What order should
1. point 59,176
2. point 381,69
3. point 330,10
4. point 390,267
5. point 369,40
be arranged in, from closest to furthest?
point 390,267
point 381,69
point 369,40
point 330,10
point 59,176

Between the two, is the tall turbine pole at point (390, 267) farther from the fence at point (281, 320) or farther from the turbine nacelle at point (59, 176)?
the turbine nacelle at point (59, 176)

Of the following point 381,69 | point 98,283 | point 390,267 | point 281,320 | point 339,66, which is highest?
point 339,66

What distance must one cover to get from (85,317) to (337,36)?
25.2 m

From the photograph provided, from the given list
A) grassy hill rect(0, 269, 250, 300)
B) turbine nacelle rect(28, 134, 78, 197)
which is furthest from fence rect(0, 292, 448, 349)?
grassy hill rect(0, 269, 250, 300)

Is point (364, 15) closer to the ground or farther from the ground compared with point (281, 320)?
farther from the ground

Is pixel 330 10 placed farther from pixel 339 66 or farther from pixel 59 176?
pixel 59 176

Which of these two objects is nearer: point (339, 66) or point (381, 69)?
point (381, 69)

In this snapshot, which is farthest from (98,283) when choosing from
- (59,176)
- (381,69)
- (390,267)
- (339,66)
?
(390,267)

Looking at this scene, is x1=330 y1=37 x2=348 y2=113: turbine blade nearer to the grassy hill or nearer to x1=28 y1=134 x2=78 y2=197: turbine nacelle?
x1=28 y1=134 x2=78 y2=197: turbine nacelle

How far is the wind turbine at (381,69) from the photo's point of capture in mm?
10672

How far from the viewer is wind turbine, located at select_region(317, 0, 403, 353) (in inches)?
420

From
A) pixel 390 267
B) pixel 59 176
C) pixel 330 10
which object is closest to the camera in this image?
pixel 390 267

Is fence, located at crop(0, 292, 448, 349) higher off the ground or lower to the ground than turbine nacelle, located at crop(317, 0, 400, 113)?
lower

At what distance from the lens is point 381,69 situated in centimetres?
==============================
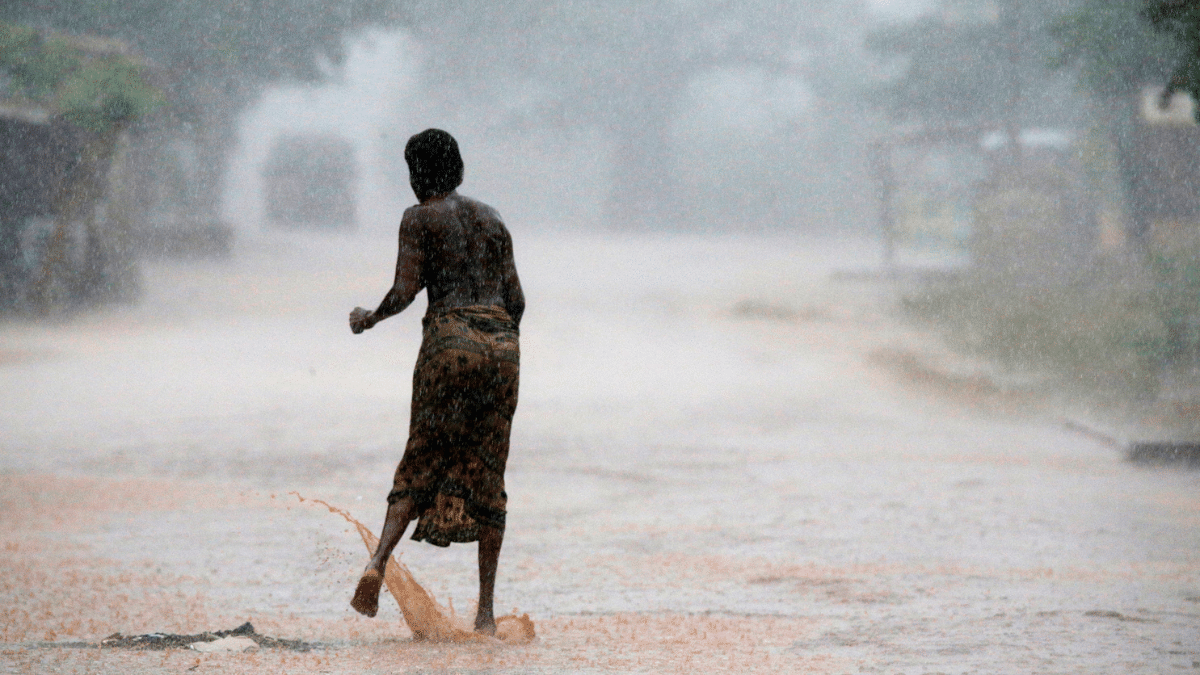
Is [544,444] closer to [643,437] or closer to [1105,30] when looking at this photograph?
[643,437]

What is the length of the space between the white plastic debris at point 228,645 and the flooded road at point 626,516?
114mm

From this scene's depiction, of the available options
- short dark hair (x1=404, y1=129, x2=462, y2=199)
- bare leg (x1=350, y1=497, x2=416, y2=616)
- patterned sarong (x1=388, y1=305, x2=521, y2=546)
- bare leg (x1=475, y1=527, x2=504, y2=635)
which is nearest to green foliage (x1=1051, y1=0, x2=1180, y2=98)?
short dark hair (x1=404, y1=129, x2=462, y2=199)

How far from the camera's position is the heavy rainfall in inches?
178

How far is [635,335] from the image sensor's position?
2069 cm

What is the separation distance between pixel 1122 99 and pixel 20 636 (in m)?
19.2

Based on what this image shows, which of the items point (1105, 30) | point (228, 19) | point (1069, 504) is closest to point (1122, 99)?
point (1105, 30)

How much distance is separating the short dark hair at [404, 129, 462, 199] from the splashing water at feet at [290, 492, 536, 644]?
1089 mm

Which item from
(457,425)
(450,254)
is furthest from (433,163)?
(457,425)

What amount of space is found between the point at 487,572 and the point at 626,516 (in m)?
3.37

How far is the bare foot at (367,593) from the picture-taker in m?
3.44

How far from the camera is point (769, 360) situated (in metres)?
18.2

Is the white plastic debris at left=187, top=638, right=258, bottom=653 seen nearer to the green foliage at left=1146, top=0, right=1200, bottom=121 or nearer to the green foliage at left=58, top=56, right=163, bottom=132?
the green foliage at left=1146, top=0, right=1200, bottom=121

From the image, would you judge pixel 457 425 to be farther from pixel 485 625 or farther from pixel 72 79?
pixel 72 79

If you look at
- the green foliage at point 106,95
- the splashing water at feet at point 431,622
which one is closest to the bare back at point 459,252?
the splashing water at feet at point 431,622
==============================
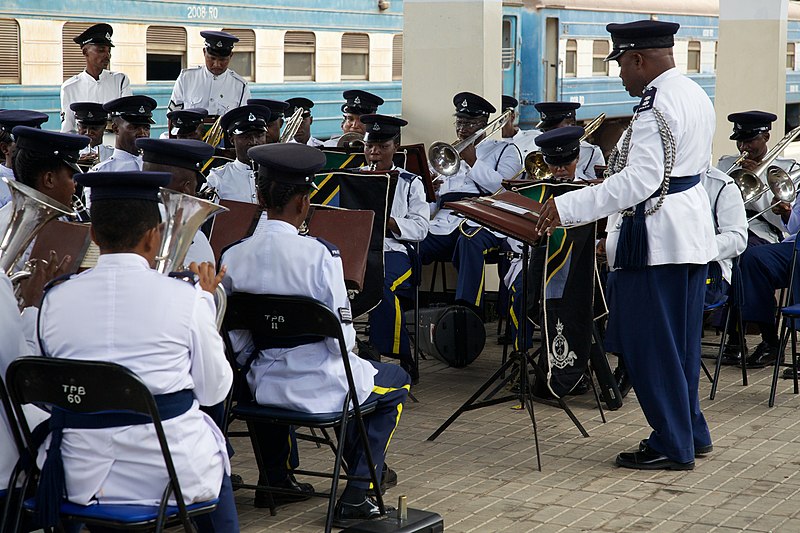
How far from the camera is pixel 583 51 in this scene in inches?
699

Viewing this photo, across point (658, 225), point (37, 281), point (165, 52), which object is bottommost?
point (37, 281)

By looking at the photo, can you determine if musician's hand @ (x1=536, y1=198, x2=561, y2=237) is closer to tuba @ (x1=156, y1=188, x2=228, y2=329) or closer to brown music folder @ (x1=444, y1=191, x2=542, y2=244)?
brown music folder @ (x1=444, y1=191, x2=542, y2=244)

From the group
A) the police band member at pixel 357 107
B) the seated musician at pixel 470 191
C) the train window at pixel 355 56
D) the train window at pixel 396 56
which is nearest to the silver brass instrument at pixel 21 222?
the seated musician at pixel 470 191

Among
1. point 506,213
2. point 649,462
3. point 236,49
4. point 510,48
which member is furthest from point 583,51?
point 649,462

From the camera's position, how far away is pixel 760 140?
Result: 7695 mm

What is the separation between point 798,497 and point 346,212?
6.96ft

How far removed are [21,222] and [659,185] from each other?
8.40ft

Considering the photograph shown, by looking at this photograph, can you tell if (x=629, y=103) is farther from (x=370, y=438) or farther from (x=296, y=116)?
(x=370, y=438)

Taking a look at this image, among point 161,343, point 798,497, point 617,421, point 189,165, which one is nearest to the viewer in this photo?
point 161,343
==============================
Pick out every line above that contains the string "splashing", matching case exactly.

_Written response_
How much distance is separating the short dark hair at [404, 129, 462, 199] from the splashing water at feet at [290, 492, 536, 644]?
- the splashing water at feet at point 431,622
the splashing water at feet at point 431,622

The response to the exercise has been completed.